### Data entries
• • •

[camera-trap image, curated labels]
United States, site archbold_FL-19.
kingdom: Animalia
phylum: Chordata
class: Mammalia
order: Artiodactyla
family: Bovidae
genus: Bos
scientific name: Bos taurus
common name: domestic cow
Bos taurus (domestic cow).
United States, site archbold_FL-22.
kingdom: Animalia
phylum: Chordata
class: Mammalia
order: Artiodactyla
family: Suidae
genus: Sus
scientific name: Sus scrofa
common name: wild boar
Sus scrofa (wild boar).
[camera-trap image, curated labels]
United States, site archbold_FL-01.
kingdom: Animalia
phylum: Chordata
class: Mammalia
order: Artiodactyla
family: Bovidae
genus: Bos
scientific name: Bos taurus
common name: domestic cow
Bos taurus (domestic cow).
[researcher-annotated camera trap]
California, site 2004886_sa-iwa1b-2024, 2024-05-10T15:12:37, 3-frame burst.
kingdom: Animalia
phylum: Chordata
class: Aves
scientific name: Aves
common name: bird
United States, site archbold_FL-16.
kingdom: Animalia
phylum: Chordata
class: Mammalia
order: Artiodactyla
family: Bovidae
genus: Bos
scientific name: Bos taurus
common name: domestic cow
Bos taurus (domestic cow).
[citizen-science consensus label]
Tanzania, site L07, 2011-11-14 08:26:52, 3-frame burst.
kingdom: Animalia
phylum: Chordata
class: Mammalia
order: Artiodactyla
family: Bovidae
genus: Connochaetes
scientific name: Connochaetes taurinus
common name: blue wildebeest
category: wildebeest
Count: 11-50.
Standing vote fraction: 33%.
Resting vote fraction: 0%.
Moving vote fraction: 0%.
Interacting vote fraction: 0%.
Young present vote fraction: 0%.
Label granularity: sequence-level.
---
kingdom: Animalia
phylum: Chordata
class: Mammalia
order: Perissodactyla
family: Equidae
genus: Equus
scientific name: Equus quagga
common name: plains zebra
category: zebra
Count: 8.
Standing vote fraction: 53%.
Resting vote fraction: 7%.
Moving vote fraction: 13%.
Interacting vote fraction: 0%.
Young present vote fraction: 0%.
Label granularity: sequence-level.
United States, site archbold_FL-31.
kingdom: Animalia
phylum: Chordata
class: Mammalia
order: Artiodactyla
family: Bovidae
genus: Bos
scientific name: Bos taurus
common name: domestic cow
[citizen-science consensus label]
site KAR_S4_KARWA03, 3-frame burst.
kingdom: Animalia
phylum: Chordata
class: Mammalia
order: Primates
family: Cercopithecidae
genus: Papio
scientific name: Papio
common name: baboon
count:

• • •

### TASK TO CARRY OUT
Nothing but the lines from the one with "Moving vote fraction: 0%." through the last line of the data should appear; print them exactly.

### RESULT OF THE TASK
Moving vote fraction: 0%.
Interacting vote fraction: 0%.
Young present vote fraction: 0%.
Label granularity: sequence-level.
---
kingdom: Animalia
phylum: Chordata
class: Mammalia
order: Perissodactyla
family: Equidae
genus: Equus
scientific name: Equus quagga
common name: plains zebra
category: zebra
Count: 8.
Standing vote fraction: 53%.
Resting vote fraction: 7%.
Moving vote fraction: 13%.
Interacting vote fraction: 0%.
Young present vote fraction: 0%.
Label granularity: sequence-level.
United States, site archbold_FL-31.
kingdom: Animalia
phylum: Chordata
class: Mammalia
order: Artiodactyla
family: Bovidae
genus: Bos
scientific name: Bos taurus
common name: domestic cow
[citizen-science consensus label]
site KAR_S4_KARWA03, 3-frame burst.
kingdom: Animalia
phylum: Chordata
class: Mammalia
order: Primates
family: Cercopithecidae
genus: Papio
scientific name: Papio
common name: baboon
count:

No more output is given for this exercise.